Linfo = R(info) − λ Sinfo + κ ||∇I||²

where R(info) measures curvature (structure), Sinfo measures entropy (uncertainty), and the final term represents the cost of change. The constants λ and κ balance exploration and stability—the analogs of learning rate and regularization in machine learning. When Linfo is minimized, the manifold reaches an attractor: a self-consistent state of maximal meaning with minimal incoherence. These attractors correspond to physical laws.

Analogy: The universe is a deep neural network that trains itself not to predict data, but to preserve coherence across its own layers of reality.

In this picture, cosmic evolution resembles gradient descent through informational phase space. The manifold continually adjusts its parameters—curvature, coupling, entropy—to minimize its own loss function. The result is emergent order: stable atoms, enduring galaxies, and sentient beings who mirror the learning process in miniature. When we learn, the universe learns about itself through us; we are local backpropagation events in the cosmic network.

Feedback operates not only within local systems but across scales. A planetary system’s stability influences the chemistry of its worlds; a civilization’s informational output alters planetary entropy flow; even the biosphere feeds back on the atmosphere that sustains it. In IPSC, such nested loops are natural: smaller manifolds are submanifolds of the greater informational field. Each learns at its own rate, constrained but not isolated, participating in the larger feedback that defines the universe’s evolution.

The arrow of time is the trace of the universe teaching itself coherence.

Empirically, this view predicts measurable consequences. Feedback should produce subtle correlations across scales—patterns of coherence that defy pure randomness. These may appear as spectral self-similarity in cosmic microwave background anisotropies, as fractal-like correlations in large-scale structure, or as unexpected stability in complex systems far from equilibrium. Each is a signature of the manifold’s self-tuning: the physics of meaning refining itself through feedback.

Such a universe is neither clockwork nor chaos, but conversation. Its laws are not commandments but habits of speech, evolving through recursive use.

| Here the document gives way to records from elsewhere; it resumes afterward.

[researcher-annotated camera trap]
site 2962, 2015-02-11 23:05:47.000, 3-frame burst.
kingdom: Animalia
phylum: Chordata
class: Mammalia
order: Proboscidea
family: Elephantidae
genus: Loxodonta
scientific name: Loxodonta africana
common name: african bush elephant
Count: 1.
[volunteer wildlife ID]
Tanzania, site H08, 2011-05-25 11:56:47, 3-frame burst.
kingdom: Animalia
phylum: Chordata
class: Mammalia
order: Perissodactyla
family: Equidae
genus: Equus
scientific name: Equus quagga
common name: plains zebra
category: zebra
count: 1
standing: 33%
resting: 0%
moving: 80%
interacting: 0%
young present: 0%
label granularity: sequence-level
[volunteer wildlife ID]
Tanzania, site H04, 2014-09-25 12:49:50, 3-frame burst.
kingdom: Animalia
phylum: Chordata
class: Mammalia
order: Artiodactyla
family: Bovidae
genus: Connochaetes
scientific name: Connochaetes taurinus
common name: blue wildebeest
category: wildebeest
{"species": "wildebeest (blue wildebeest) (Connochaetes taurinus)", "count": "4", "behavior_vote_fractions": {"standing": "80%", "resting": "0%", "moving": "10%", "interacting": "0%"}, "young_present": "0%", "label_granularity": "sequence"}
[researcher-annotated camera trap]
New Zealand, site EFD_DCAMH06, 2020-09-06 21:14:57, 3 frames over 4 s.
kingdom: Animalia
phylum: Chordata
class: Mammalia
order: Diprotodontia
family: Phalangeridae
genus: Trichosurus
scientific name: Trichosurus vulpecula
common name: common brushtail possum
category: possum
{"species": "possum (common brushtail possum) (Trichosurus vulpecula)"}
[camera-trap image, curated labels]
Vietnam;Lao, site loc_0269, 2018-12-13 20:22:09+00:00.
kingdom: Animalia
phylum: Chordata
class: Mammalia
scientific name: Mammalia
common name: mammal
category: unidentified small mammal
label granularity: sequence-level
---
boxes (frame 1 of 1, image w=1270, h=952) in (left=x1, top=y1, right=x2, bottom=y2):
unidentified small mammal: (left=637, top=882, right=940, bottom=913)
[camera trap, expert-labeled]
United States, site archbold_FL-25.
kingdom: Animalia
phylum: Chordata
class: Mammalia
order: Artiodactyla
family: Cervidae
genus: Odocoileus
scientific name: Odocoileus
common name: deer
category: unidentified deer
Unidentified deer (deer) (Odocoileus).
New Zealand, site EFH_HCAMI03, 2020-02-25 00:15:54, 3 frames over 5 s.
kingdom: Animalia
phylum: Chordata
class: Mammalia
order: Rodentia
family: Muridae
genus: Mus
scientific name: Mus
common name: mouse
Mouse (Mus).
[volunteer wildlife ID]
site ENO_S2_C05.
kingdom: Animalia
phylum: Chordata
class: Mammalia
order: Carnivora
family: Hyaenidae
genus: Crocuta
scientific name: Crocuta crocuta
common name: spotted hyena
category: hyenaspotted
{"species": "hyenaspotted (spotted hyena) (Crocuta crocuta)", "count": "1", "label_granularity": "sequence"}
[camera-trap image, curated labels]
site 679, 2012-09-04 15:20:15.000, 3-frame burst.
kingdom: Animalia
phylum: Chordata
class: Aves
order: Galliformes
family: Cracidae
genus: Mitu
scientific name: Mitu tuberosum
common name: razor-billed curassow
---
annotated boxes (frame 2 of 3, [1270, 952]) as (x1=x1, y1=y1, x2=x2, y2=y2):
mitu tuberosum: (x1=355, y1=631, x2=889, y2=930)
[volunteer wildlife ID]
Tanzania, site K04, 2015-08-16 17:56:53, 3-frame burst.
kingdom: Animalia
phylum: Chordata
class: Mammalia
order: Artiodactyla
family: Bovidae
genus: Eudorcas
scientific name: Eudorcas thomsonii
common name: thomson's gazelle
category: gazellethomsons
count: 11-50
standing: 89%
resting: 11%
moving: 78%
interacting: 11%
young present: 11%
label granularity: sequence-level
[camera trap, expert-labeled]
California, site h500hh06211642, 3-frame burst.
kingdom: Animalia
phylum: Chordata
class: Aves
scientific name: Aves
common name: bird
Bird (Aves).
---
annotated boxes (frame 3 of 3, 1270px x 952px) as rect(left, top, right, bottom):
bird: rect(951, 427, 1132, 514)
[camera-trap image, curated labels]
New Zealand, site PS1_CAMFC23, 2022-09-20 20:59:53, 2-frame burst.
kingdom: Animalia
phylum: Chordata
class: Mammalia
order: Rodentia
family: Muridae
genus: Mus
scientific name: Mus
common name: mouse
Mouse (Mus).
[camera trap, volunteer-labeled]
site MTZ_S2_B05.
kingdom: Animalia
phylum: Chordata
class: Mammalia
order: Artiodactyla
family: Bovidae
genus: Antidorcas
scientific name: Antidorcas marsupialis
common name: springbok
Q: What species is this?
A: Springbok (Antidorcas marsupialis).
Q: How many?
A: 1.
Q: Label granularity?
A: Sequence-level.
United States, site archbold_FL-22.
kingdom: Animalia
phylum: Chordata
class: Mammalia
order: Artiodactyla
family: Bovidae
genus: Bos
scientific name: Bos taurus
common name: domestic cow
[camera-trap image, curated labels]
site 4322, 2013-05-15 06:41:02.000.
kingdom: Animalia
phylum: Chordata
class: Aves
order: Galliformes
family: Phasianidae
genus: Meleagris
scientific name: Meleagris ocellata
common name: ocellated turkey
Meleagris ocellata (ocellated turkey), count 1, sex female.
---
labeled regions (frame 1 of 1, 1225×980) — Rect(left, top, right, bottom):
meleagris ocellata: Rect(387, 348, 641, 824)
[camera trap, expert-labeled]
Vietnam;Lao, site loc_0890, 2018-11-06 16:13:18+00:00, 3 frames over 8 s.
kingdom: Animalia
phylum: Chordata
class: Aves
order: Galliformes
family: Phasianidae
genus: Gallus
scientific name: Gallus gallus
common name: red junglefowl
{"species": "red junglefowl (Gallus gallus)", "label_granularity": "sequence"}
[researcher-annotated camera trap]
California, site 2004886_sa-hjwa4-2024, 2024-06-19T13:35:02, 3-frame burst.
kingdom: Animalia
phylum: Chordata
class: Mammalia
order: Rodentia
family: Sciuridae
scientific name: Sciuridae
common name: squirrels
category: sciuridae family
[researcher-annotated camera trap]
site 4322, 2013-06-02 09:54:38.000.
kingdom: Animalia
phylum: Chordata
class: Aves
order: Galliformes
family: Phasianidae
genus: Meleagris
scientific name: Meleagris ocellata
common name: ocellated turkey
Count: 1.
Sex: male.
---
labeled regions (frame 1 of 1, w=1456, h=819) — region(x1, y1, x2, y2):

To exist within it is to participate in its grammar—to echo and amplify coherence. Life, cognition, and culture are not departures from physics but its most articulate expressions, where the feedback of information upon itself becomes conscious reflection.

The next chapter follows this reflection into the most intricate submanifold of all: the brain. There, the same informational grammar that shaped galaxies learns to shape thought, and meaning returns to its source as awareness. The cosmos, having learned to learn, learns to know.